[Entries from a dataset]
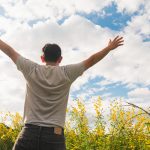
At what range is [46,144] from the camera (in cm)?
372

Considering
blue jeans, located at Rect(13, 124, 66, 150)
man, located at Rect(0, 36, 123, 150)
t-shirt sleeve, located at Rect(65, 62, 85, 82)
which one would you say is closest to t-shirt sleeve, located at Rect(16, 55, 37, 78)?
man, located at Rect(0, 36, 123, 150)

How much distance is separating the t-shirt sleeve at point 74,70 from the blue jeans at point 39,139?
0.52 m

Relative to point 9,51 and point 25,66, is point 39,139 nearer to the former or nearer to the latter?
point 25,66

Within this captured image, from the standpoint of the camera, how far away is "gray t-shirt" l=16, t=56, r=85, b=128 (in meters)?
3.76

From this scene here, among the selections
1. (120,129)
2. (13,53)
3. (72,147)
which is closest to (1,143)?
(72,147)

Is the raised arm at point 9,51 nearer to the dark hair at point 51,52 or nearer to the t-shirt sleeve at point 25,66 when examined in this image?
the t-shirt sleeve at point 25,66

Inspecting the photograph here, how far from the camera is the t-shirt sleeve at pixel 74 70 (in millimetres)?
3916

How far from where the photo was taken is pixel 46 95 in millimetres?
3830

Challenge: Transcribe every line of the entries above verbatim, omitting the pictures.

Completed task:
At what range is [46,144] from the camera (in cm)?
372

Considering
blue jeans, located at Rect(13, 124, 66, 150)
man, located at Rect(0, 36, 123, 150)
t-shirt sleeve, located at Rect(65, 62, 85, 82)
which one would you say is closest to t-shirt sleeve, located at Rect(16, 55, 37, 78)?
man, located at Rect(0, 36, 123, 150)

How much distance is separating the t-shirt sleeve at point 74,70 from the blue jeans at point 39,139?
0.52 m

Relative to point 9,51 and point 25,66, is point 39,139 nearer to the former or nearer to the latter?
point 25,66

Within this captured image, from the standpoint of the camera, how far away is "gray t-shirt" l=16, t=56, r=85, b=128 (in meters)?
3.76

From this scene here, among the selections
1. (120,129)
2. (13,53)
3. (72,147)
which is closest to (1,143)?
(72,147)

Is the raised arm at point 9,51 nearer to the dark hair at point 51,52 or nearer to the t-shirt sleeve at point 25,66 when examined in this image?
the t-shirt sleeve at point 25,66

Inspecting the photograph here, how far from the camera is the t-shirt sleeve at pixel 74 70 (in millimetres)?
3916

How far from where the photo was taken is pixel 46 95 in millimetres?
3830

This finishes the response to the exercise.